* _EXERCISE TASKS_:
A - Quote the renoir regression walkthrough word for word, starting at "library(htmltools)" and ending at "the ?list_supported_learning_methods function call.".
B - Extend the renoir regression walkthrough, picking up right after its final line.

* _EXCERPT_:
----
Different public datasets already used in regression problems are considered:

The relative CPU Performance data from Ein-Dor and Feldmesser [1987]
The city-cycle fuel consumption data from the Carnegie Mellon University Statistics library

Data was retrieved from the UC Irvine Machine Learning Repository website.

Setup

Firstly, we load renoir and other needed packages:

library(renoir)
#> Warning: package 'Matrix' was built under R version 4.2.3
library(plotly)
library(htmltools)

Learning Methods

Now we retrieve the ids of all the supported learners supporting regression problems. A list of supported methods is available through the ?list_supported_learning_methods function call.

#list methods
learning.methods = list_supported_learning_methods(x = "regression")

#print in table
knitr::kable(x = learning.methods)

id	method	default_hyperparameters
lasso	generalized linear model via L1 penalized maximum likelihood (lasso penalty)	lambda
ridge	generalized linear model via L2 penalized maximum likelihood (ridge penalty)	lambda
elasticnet	generalized linear model via L1/L2 penalized maximum likelihood (elasticnet penalty)	lambda, ….
----
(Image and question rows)
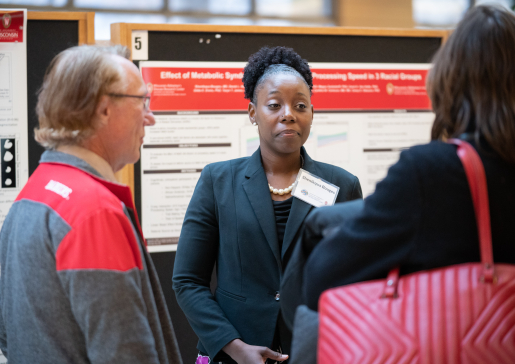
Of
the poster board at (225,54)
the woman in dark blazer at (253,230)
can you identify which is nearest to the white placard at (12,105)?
the poster board at (225,54)

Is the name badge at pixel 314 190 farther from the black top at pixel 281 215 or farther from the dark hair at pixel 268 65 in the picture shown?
the dark hair at pixel 268 65

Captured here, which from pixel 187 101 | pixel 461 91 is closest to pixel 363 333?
pixel 461 91

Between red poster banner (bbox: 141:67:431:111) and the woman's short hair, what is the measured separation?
152 centimetres

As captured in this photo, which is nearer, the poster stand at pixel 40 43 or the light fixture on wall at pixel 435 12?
the poster stand at pixel 40 43

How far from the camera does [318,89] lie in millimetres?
2922

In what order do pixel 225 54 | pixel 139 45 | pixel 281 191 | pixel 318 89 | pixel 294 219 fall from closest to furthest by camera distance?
1. pixel 294 219
2. pixel 281 191
3. pixel 139 45
4. pixel 225 54
5. pixel 318 89

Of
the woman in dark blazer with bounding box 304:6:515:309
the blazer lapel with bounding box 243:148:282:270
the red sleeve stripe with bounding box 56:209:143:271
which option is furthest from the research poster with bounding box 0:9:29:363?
the woman in dark blazer with bounding box 304:6:515:309

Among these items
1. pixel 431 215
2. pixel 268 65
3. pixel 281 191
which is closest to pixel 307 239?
pixel 431 215

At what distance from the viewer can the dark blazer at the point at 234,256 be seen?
162cm

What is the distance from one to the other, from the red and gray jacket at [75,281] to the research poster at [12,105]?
1584 mm

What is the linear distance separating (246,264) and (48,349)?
750 millimetres

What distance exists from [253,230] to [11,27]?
70.6 inches

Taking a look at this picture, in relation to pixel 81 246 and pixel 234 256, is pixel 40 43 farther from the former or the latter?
pixel 81 246

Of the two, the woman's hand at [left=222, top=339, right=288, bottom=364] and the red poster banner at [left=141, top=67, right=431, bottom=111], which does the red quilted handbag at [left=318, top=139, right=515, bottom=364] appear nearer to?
the woman's hand at [left=222, top=339, right=288, bottom=364]
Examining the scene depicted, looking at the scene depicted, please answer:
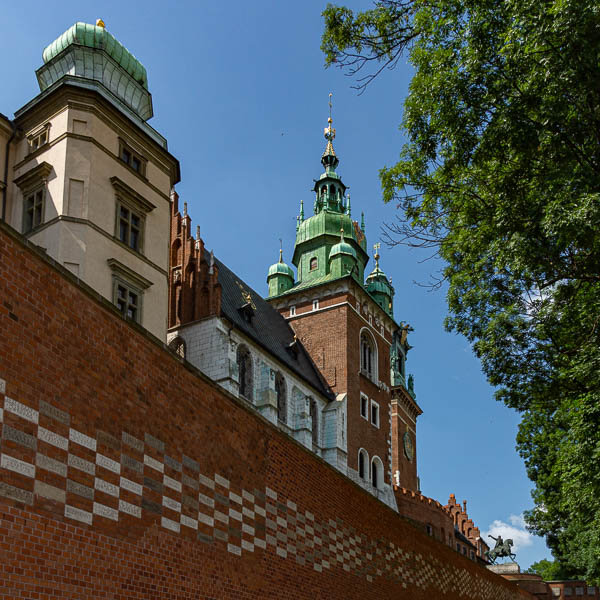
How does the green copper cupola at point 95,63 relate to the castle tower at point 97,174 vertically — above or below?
above

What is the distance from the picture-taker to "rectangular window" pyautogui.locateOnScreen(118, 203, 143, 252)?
27000mm

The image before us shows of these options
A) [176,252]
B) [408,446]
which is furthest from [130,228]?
[408,446]

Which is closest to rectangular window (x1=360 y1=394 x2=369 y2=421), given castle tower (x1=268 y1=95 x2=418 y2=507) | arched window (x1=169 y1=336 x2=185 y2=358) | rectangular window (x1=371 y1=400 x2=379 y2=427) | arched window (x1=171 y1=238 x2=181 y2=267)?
castle tower (x1=268 y1=95 x2=418 y2=507)

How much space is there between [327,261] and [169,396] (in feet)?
138

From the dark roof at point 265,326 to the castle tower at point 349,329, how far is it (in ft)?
3.81

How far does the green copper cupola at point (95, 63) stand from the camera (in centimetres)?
2800

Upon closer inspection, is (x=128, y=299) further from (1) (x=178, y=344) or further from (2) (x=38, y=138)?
(1) (x=178, y=344)

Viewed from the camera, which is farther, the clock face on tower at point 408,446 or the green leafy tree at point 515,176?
the clock face on tower at point 408,446

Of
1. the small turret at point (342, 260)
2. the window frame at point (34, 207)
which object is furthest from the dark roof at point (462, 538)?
the window frame at point (34, 207)

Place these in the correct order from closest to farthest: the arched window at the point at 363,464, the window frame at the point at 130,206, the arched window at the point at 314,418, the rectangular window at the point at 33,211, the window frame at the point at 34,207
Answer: the window frame at the point at 34,207 → the rectangular window at the point at 33,211 → the window frame at the point at 130,206 → the arched window at the point at 314,418 → the arched window at the point at 363,464

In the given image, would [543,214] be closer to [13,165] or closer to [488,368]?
[488,368]

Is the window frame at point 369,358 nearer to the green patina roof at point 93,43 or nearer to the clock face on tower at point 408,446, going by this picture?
the clock face on tower at point 408,446

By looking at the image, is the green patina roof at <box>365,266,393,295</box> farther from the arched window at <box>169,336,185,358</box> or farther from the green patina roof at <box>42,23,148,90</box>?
the green patina roof at <box>42,23,148,90</box>

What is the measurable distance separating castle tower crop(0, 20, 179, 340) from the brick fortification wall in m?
12.5
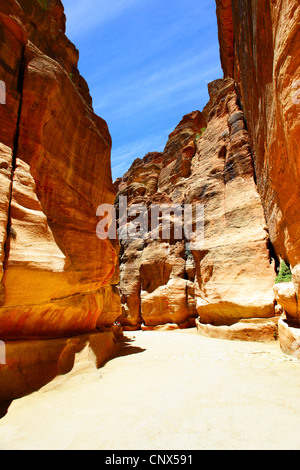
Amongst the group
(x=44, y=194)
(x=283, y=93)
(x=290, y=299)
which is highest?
----
* _PER-TASK ANSWERS_:
A -
library(htmltools)

Learning Methods

Now we retrieve the ids of all the supported learners supporting regression problems. A list of supported methods is available through the ?list_supported_learning_methods function call.

B -
relaxed_lasso	generalized linear model via L1 penalized maximum likelihood (relaxed lasso penalty)	lambda, ….
relaxed_ridge	generalized linear model via L2 penalized maximum likelihood (relaxed ridge penalty)	lambda, ….
relaxed_elasticnet	generalized linear model via L1/L2 penalized maximum likelihood (relaxed elasticnet penalty)	lambda, ….
randomForest	random forest	ntree
gbm	generalized boosted model	eta, ntree
linear_SVM	linear support vector machine	cost
polynomial_SVM	polynomial support vector machine	cost, ga….
radial_SVM	radial support vector machine	cost, gamma
sigmoid_SVM	sigmoid support vector machine	cost, gamma
linear_NuSVM	linear nu-type support vector machine	nu
polynomial_NuSVM	polynomial nu-type support vector machine	nu, gamm….
radial_NuSVM	radial nu-type support vector machine	nu, gamma
sigmoid_NuSVM	sigmoid nu-type support vector machine	nu, gamma
gknn	generalized k-nearest neighbours model	k

We can extract the ids by selecting the id column.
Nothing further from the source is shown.